The already dire situation has taken a turn for the worse in the past 10 years. The inflow of Mainland capital has been an added impetus in driving an already exuberant property market into uncharted territory. The drastic cut in the supply of residential land and subsidized housing under the Tsang administration has skewed further the overall housing demand/supply imbalance. Many from the low-income group have been forced to live in unsafe subdivided flats while a lot of middle-class professionals find home-ownership a distant dream. Retail shop rents have recorded explosive growth, with rent increases easily doubling and trebling within short periods of time. Many of our favorite small restaurants and shops have met with their unwarranted demise. Consumer good prices have rocketed along with crazy rent increases. Those who own properties are becoming ever richer, while those who don't are in danger of being decimated.

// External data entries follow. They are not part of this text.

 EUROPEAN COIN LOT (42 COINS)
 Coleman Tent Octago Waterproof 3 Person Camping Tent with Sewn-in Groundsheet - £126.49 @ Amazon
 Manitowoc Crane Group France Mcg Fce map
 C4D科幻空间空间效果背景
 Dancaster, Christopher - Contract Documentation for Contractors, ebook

Let's take a look at what the high land price policy has to do with tax revenues. At present, almost half of government's annual budget income comes from land sales and lease modification and other land- or property-related taxes. Thus, from the government's standpoint, keeping the high land price policy intact is not only rational, but downright desirable. But given the daily exacerbation of a plethora of social and economic problems that have arisen directly or indirectly from the policy, is it not time for society to ask a serious question: is the policy one that truly serves the common good?

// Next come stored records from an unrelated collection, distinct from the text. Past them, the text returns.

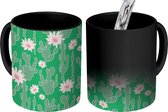 Magische Mok - Foto op Warmte Mokken - Koffiemok - Cactus - Bloemen - Patronen - Magic Mok - Beker - 350 ML - Theemok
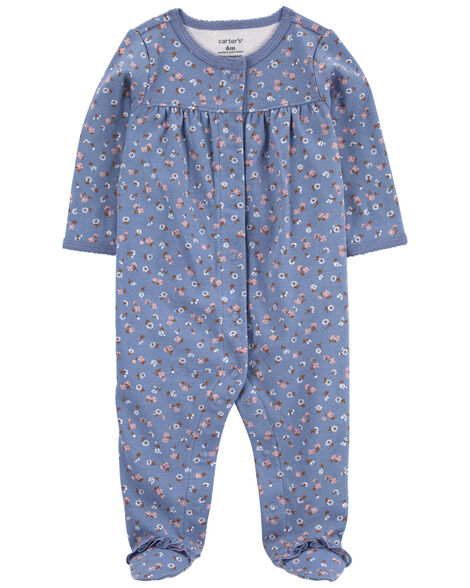 CARTERS BEBE NIÑA PIJAMA BLUE FLORAL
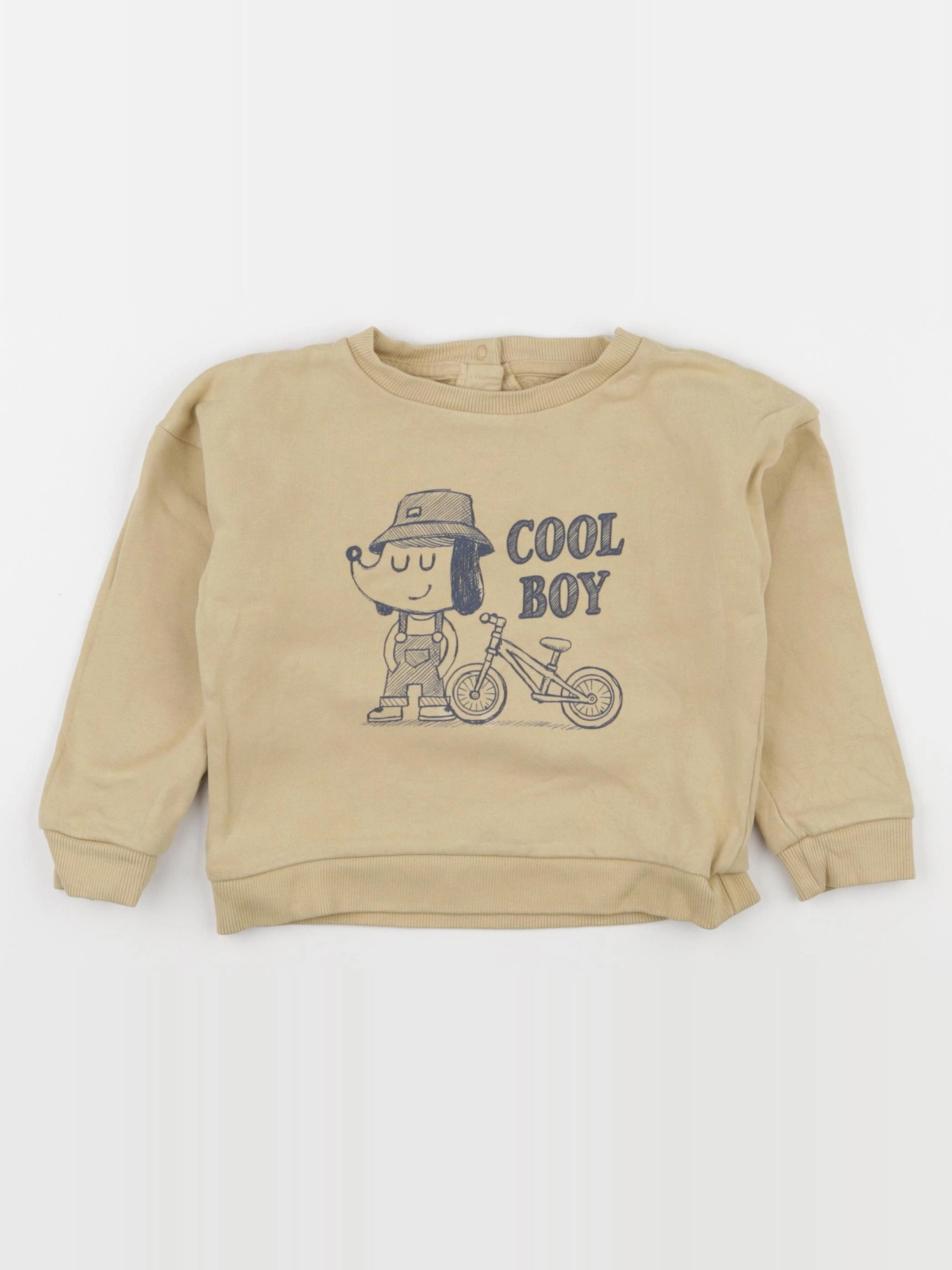 Vertbaudet - sweat jaune - 36 mois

There is one peculiarity in the handling of the land-related tax revenue, and that is, all land sale income is automatically transferred into a "Capital Works Reserve Fund" each year (this practice dates back to 1982), and this fund is designated for the exclusive use in infrastructure-related projects.
Such a practice not only prevents this vast amount of tax (which is a form of heavy hidden tax shouldered by all home-owners) from being used flexibly in areas like education, medical services and social welfare, but it actually serves to augment land values further, thus benefiting mostly those land-rich conglomerates. Hence a vicious cycle results.
One crucial question we need to ask is: does government really have no choice but to rely so heavily on land sale income for its fiscal health?
Many types of new taxes can be looked into. These include capital gains tax, wealth tax, dividend tax, a more highly progressive salary tax, and even the reinstatement of the estate duty. The basic underlying concept is that those who are more financially capable should bear a bigger tax burden. Hong Kong is already a very wealthy society and its critical problem is one of unfair wealth distribution. These types of taxes can address that problem squarely and are the only way to narrow the yawning wealth gap.
But any meaningful reform to the tax system aiming to curb government's reliance on land revenue will hurt the deeply entrenched property cartel most, and these vested interests also happen to wield huge political power. It goes without saying that suggestions for reform will only meet with stiff opposition. Still, we should remember and take courage in what Mark Twain once said: "Reflection is the beginning of reform." If only we are willing to ask questions and give our thoughts to prevailing problems, we have already taken the first step.